[Questions about pictured scenes]
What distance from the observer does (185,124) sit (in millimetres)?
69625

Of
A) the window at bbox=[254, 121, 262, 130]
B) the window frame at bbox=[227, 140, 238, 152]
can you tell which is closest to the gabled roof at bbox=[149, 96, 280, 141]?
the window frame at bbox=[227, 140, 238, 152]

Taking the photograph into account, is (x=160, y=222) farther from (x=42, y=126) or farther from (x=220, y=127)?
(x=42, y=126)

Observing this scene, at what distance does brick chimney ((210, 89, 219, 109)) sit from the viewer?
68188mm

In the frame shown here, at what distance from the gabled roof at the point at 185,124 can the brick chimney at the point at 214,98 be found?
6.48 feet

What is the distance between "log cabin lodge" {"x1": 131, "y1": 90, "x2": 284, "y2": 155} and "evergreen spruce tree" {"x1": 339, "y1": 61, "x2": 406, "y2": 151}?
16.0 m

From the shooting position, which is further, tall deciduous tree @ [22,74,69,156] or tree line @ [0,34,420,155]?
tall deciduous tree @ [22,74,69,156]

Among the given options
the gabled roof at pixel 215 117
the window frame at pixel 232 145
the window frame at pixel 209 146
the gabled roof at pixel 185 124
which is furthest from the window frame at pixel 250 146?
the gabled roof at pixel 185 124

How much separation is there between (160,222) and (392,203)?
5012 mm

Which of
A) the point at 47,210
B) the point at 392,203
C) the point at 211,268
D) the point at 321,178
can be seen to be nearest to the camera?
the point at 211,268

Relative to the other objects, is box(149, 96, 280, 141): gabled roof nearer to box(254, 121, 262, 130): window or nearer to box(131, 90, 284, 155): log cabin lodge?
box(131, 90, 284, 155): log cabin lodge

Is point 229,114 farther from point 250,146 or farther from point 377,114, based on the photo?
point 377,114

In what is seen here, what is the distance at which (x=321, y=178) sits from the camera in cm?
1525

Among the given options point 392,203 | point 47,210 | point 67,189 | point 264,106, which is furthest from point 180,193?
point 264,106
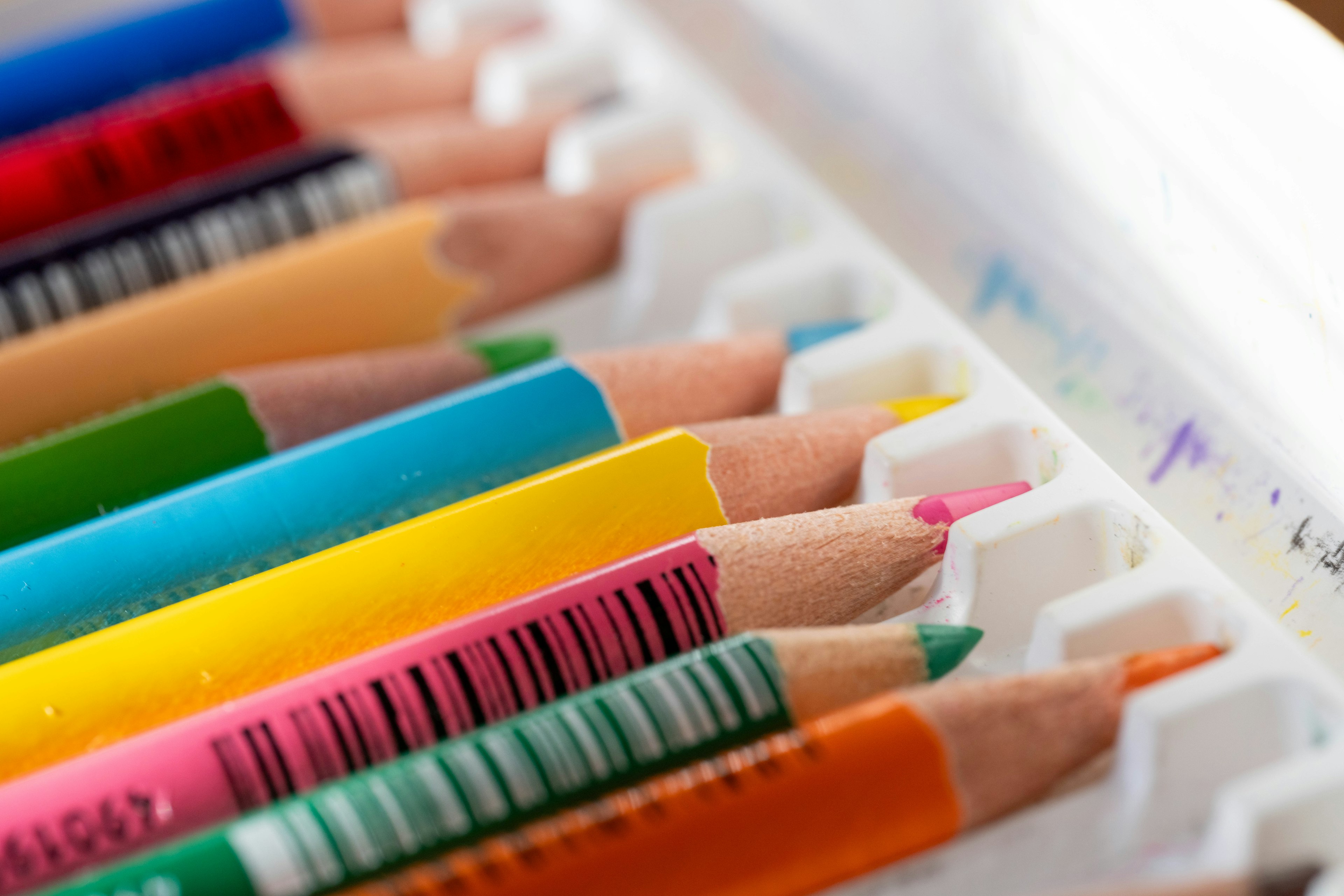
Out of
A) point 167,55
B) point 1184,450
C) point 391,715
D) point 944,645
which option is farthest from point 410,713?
point 167,55

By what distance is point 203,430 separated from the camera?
0.42 meters

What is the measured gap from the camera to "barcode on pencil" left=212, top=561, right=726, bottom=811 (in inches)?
12.6

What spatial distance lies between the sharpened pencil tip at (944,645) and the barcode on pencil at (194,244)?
0.97ft

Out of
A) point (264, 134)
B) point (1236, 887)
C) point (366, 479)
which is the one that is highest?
point (264, 134)

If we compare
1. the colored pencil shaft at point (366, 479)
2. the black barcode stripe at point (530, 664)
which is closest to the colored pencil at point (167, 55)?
the colored pencil shaft at point (366, 479)

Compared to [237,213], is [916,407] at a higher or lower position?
lower

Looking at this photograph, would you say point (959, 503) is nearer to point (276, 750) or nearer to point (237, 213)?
point (276, 750)

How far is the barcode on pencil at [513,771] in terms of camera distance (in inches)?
11.6

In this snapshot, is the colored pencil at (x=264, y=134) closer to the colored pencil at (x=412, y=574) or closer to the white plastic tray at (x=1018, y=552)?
the white plastic tray at (x=1018, y=552)

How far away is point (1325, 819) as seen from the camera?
0.30m

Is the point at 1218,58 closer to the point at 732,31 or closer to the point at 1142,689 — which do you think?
the point at 1142,689

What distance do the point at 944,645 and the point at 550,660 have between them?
97mm

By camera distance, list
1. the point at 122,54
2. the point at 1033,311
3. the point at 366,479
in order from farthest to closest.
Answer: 1. the point at 122,54
2. the point at 1033,311
3. the point at 366,479

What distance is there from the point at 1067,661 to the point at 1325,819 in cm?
7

- Task to complete
Please copy all of the data above word for word, omitting the pictures.

- Response below
What distance from the observer does (185,124) sit (in millimetres)?
69625

Of
A) the window at bbox=[254, 121, 262, 130]
B) the window frame at bbox=[227, 140, 238, 152]
can you tell which is closest to the gabled roof at bbox=[149, 96, 280, 141]?
the window frame at bbox=[227, 140, 238, 152]

Taking the photograph into account, is (x=160, y=222) farther from (x=42, y=126) or farther from (x=220, y=127)?
(x=42, y=126)

Observing this scene, at what distance does brick chimney ((210, 89, 219, 109)) sit from the viewer?
68188mm

In the frame shown here, at what distance from the gabled roof at the point at 185,124 can the brick chimney at the point at 214,98 be found?
6.48 feet

What is the distance between "log cabin lodge" {"x1": 131, "y1": 90, "x2": 284, "y2": 155} and "evergreen spruce tree" {"x1": 339, "y1": 61, "x2": 406, "y2": 151}?
16.0 m

From the shooting position, which is further, tall deciduous tree @ [22,74,69,156] or tree line @ [0,34,420,155]?
tall deciduous tree @ [22,74,69,156]

Among the given options
the gabled roof at pixel 215 117
the window frame at pixel 232 145
the window frame at pixel 209 146
the gabled roof at pixel 185 124
which is furthest from the window frame at pixel 250 146?
the gabled roof at pixel 185 124

How much separation is there between (160,222) and (392,203)?
5012 mm

Which of
A) the point at 47,210
B) the point at 392,203
C) the point at 211,268
D) the point at 321,178
can be seen to be nearest to the camera?
the point at 211,268

Relative to the other objects, is box(149, 96, 280, 141): gabled roof nearer to box(254, 121, 262, 130): window or nearer to box(131, 90, 284, 155): log cabin lodge?
box(131, 90, 284, 155): log cabin lodge

Is point 229,114 farther from point 250,146 or farther from point 377,114, based on the photo?
point 377,114

In what is seen here, what is the distance at which (x=321, y=178) sits from the camera in cm?
1525

Among the given options point 392,203 | point 47,210 | point 67,189 | point 264,106, which is furthest from point 180,193?
point 264,106
Out of
A) point 167,55
B) point 1184,450
C) point 391,715
D) point 944,645
which option is farthest from point 410,713?
point 167,55

By what distance is point 203,430 separated from the camera?
0.42 meters

What is the measured gap from the camera to "barcode on pencil" left=212, top=561, right=726, bottom=811 (in inches)?
12.6

What spatial distance lies between the sharpened pencil tip at (944,645) and the barcode on pencil at (194,244)?
0.97ft

Out of
A) point (264, 134)
B) point (1236, 887)
C) point (366, 479)
which is the one that is highest?
point (264, 134)

If we compare
1. the colored pencil shaft at point (366, 479)
2. the black barcode stripe at point (530, 664)
which is closest to the colored pencil at point (167, 55)?
the colored pencil shaft at point (366, 479)

Compared to [237,213], is [916,407] at a higher or lower position?
lower

Looking at this photograph, would you say point (959, 503) is nearer to point (276, 750) or nearer to point (237, 213)?
point (276, 750)

How far is the barcode on pencil at [513,771] in terms of camera distance (in inches)?
11.6

In this snapshot, is the colored pencil at (x=264, y=134) closer to the colored pencil at (x=412, y=574) or closer to the white plastic tray at (x=1018, y=552)?
the white plastic tray at (x=1018, y=552)

How far away is point (1325, 819) as seen from the camera?
0.30m

Is the point at 1218,58 closer to the point at 732,31 or closer to the point at 1142,689 — which do you think?
the point at 1142,689

What distance do the point at 944,645 and the point at 550,660 have between them?
97mm

By camera distance, list
1. the point at 122,54
2. the point at 1033,311
3. the point at 366,479
in order from farthest to closest.
Answer: 1. the point at 122,54
2. the point at 1033,311
3. the point at 366,479

What distance is there from the point at 1067,661 to the point at 1325,819 in cm?
7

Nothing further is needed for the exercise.